**練習目標:**
請接著這段比較Q組與Q+Y組麻醉效果的文字往下寫,從最後一句之後開始。

**閱讀選段:**
******************************

1.3.2 麻醉藥物用量 分別統計、比較Q組和Q+Y組患者麻醉藥物應用劑量。
1.3.3 蘇醒質量 統計Q組和Q+Y組患者蘇醒時間,并于患者入蘇醒室30 min后予以Aldrete評分,總分10分,分值越高,表示患者獲得越高的蘇醒質量[2]。
1.3.4 麻醉并發癥 統計并比較Q組和Q+Y組患者低血壓、蘇醒延遲、呼吸道梗阻、心律失常等麻醉相關并發癥的發生率。

2.1 血流動力學 Q組和Q+Y組患者不同時間點HR、MAP比較見表2。入室時、插管前兩時間點,Q組和Q+Y組患者HR、MAP比較,P>0.05;但插管后5 min、拔管后5 min,Q組HR、MAP均高于Q+Y組(P<0.05)。

表2 Q組和Q+Y組患者不同時間點HR、MAP比較()
2.2 麻醉藥物用量 Q組和Q+Y組患者麻醉藥物用量比較見 表3。Q+Y組患者麻醉藥物用量低于Q組(P<0.05)。

表3 Q組和Q+Y組患者麻醉藥物用量比較()
2.3 蘇醒質量 Q組和Q+Y組患者蘇醒質量比較見表4。Q+Y組患者蘇醒時間短于Q組(P<0.05),Aldrete評分高于Q組(P<0.05)。

表4 Q組和Q+Y組患者蘇醒質量比較()
2.4 麻醉并發癥 Q組和Q+Y組患者麻醉并發癥發生率比較見表5。Q+Y組患者麻醉相關并發癥的總發生率為7.89%,低于Q組(21.05%)(P<0.05)。

表5 Q組和Q+Y組患者麻醉并發癥發生率比較[n(%)]
近年來,隨著麻醉醫學的發展及麻醉藥物、麻醉方案的日益優化,外科手術麻醉方法經歷了吸入麻醉、單次注射麻醉、多次注射麻醉和靶濃度控制靜脈輸注麻醉這一復雜歷程[3]。然而在臨床實踐中,通過麻醉藥物的合理選擇和麻醉方案的優化應用,以最大限度的保障麻醉效果、提高麻醉安全性仍是醫學工作者探討的重要課題。臨床上,腫瘤患者尤其是食管癌患者多為年齡較大的老年人群,受其體內、體外循環功能較差,臟器退行性變等因素的制約,單純全身麻醉方案患者血流動力學大幅度波動、麻醉藥物大劑量應用所引發的麻醉并發癥等均是威脅麻醉安全的重要原因[4-5]。復合麻醉是近年來麻醉醫學所應用的新型麻醉方案,旨在通過不同麻醉方式作用機制的有效結合,發揮協同作用,以提高麻醉效果和安全性[6-7]。

******************************

(已儲存的資料條目)
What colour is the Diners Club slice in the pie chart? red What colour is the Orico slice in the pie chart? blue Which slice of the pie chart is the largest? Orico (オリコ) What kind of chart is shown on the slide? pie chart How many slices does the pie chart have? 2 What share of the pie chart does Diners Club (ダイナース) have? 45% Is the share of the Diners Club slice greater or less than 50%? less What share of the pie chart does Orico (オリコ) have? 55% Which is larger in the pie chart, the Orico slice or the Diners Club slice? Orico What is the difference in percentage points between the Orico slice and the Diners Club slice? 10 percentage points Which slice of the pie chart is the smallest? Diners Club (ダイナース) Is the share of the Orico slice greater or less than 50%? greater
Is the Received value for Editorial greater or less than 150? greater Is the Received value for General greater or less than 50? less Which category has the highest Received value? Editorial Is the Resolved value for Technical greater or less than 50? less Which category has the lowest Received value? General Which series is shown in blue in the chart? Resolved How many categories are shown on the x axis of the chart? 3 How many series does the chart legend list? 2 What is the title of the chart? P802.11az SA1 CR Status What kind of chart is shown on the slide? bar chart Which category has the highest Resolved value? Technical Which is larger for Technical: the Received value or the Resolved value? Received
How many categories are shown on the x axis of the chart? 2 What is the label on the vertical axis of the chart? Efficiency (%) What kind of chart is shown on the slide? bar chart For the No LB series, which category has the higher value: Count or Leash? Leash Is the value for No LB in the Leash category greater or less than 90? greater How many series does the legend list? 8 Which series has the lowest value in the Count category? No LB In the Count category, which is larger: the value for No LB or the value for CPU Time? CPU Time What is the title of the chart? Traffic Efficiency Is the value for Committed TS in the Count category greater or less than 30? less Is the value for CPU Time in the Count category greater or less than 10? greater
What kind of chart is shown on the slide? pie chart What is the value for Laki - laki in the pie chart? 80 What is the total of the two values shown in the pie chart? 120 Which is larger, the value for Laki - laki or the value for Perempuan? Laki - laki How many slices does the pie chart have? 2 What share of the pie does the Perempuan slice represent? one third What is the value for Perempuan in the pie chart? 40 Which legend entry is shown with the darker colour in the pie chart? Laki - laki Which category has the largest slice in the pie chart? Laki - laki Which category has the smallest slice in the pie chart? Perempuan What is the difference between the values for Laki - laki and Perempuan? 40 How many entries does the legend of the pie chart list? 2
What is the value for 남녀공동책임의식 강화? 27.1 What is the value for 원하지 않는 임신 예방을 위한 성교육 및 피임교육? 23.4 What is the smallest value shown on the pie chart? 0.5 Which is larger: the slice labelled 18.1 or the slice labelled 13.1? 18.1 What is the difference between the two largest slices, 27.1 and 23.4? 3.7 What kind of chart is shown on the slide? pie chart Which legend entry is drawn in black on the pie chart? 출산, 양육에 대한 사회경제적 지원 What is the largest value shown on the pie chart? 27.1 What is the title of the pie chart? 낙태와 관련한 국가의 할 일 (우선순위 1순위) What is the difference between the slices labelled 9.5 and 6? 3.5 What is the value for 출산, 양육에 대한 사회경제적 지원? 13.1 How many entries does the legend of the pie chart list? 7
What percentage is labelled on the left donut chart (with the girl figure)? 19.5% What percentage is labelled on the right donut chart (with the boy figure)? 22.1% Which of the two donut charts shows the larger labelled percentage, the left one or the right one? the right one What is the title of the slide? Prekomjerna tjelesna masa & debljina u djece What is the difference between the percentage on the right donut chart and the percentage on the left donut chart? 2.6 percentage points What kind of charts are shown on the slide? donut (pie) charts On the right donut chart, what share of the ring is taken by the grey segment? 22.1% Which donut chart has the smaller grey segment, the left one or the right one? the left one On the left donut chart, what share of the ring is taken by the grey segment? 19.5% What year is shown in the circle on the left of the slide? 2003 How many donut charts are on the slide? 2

******************************

**作答內容:**
本研究中,Q組、Q+Y組食管癌患者手術麻醉中分別行單純全身麻醉干預、全身麻醉+硬膜外麻醉干預,研究結果顯示:全身麻醉、硬膜外麻醉的復合應用能有效提高患者血流動力學的穩定性。本研究中,插管后5 min、拔管后5 min,Q組HR、MAP均高于Q+Y組(P<0.05)。雙腔氣管導管的插入及拔出過程對患者支氣管、隆突的刺激較強,而強烈的創傷性應激刺激導致患者交感神經興奮性增強,增加腎上腺素的釋放量和兒茶酚胺的分泌量,縮短心臟舒張期,導致心肌耗氧、供氧不平衡,進而造成患者血流動力學呈大幅度波動[8-9]。通過硬膜外麻醉的應用,能對內臟神經反射的傳導進行充分阻斷,進而對交感神經興奮起到阻滯作用,從根源上調節心肌氧供需平衡,維持血流動力學的穩定[10-11]。從本研究統計數據來看,在組內比較中,Q組患者HR、MAP在插管后5 min、拔管后5 min與入室時、插管前比較,均明顯升高(P<0.05),但Q+Y組患者卻無明顯變化(P>0.05),進一步證實全身麻醉、硬膜外麻醉的復合應用能有效提高患者血流動力學的穩定性[12-14]。
全身麻醉、硬膜外麻醉的復合應用能有效減少麻醉藥物的用量。本研究中,Q+Y組患者麻醉藥物用量低于Q組(P<0.05)。單純全身麻醉下為保證麻醉效果,需間斷增加麻醉藥物的用量以促進手術的順利開展[15-16]。而麻醉藥物應用越多,藥物殘留效應越強,藥物對機體循環系統、呼吸系統的抑制作用越大,患者麻醉相關并發癥的發生風險就越高,對麻醉安全造成嚴重威脅[17-19]。而通過全身麻醉、硬膜外麻醉的復合應用可有效促進麻醉藥物應用劑量的減少,提高麻醉安全性。
全身麻醉、硬膜外麻醉的復合應用能有效提高患者蘇醒質量。本研究中,Q+Y組患者蘇醒時間短于Q組(P<0.05),Aldrete評分高于Q組(P<0.05),即Q+Y組整體蘇醒質量高于Q組。一方面,硬膜外麻醉可有效阻止不良刺激向中樞神經系統的傳輸,預防患者神經功能障礙;另一方面,全身麻醉、硬麻外麻醉復合應用下患者麻醉藥物用量減少可縮短患者麻醉蘇醒時間[20-21]。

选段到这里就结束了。